Gleichwohl galt Genscher vielen Menschen als warmherziger Mensch und vertrauenswürdiger Politiker. Nicht zuletzt mit seinem Humor gewann er immer wieder die Sympathien seiner Zuhörer. So bekam er nicht eben zufällig bereits 1978 den „Orden wider den tierischen Ernst“ vom Aachener Karnevalsverein (AKV) verliehen. Mit Halle blieb Genscher zeitlebens verbunden. Schon vor der politischen Wende in der DDR fädelte er einen Deal mit der Volkswagenstiftung zur Rettung der Franckeschen Stiftungen ein. Auch beeinflusste er maßgeblich die Transformation des SED-Bezirksorgans „Freiheit“ 1990 zur „Mitteldeutschen Zeitung“ in den Händen des Kölner Verlagshauses Dumont. Später kam Genscher in dem Blatt wiederholt mit einer eigenen Kolumne zu Wort. Im Dorint Hotel Charlottenhof stieg der Mann mit dem gelben Pullunder am liebsten ab, womit Hotel-Chef Bertram Thieme gerne kokettierte. 1993 kam Genscher mit Michael Gorbatschow, dem gestürzten Präsidenten der untergegangenen Sowjetunion, nach Halle an der Saale. Im Jahr 2000 kamen die beiden Prominenten nochmals in die Händelstadt und besuchte unter anderem das Gasthaus „Schad“ am Reileck, was dort noch heute an der Fassade zu lesen ist. Auch in den folgenden Jahren war Genscher wiederholt in seiner Heimatstadt. So unter anderem 2002, als die ARD zur Geburtstagsgala in die Eissporthalle am Gimritzer Damm einlud. Genscher wurde damals 75.
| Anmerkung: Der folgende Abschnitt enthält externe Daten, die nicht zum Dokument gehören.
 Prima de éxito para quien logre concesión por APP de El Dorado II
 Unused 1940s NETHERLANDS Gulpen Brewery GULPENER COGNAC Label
Erneut in Halle war der Ex-Außenminister im September 2009 zur Übergabe seines sanierten Elternhauses in Reideburg, wo er die ersten sechs Jahre seines Lebens verbracht hatte. Das Anwesen war zuvor jahrelang verfallen. Dass es schließlich saniert und zur „Gedenkstätte Deutsche Einheit“ ausgestaltet wurde, ging auf eine Initiative von FDP-Parteifreundin Cornelia Pieper zurück. Wem die Wiederbelebbarkeit des Hauses scheinbar auch zu verdanken war, erzählte Genscher bei der Übergabe: Volkskammerpräsident Horst Sindermann. Der sprach mit Genscher 1984 am Rande der Beerdigung der ermordeten indischen Ministerpräsidentin Indira Gandhi in Neu-Delhi und erklärte, man habe Kohle gefunden, sich aber gegen den Abriss des Genscher-Hauses entschieden. „Naja, vielleicht wird das ja mal eine Art Erinnerungsstätte. Wie die allerdings aussieht, das hängt davon ab, ob wird das machen oder sie.“ Wie sich später herausstellte, war jedoch das Geburtshaus von Genschers Vater in Klepzig, heute ein Ortsteil der Stadt Landsberg im Saalekreis, gemeint. Der gab es bereits 1971 Pläne zum Abbau von Braunkohle. Nach Probebohrungen 1981 wurde für den Ort ein Baustopp verhängt. Der Abbau hätte 1993 beginnen sollen, heißt es auf der Internetseite der Stadt Landsberg.

Übergabe des Genscher-Hauses 2009 in Reideburg (Video auf Youtube)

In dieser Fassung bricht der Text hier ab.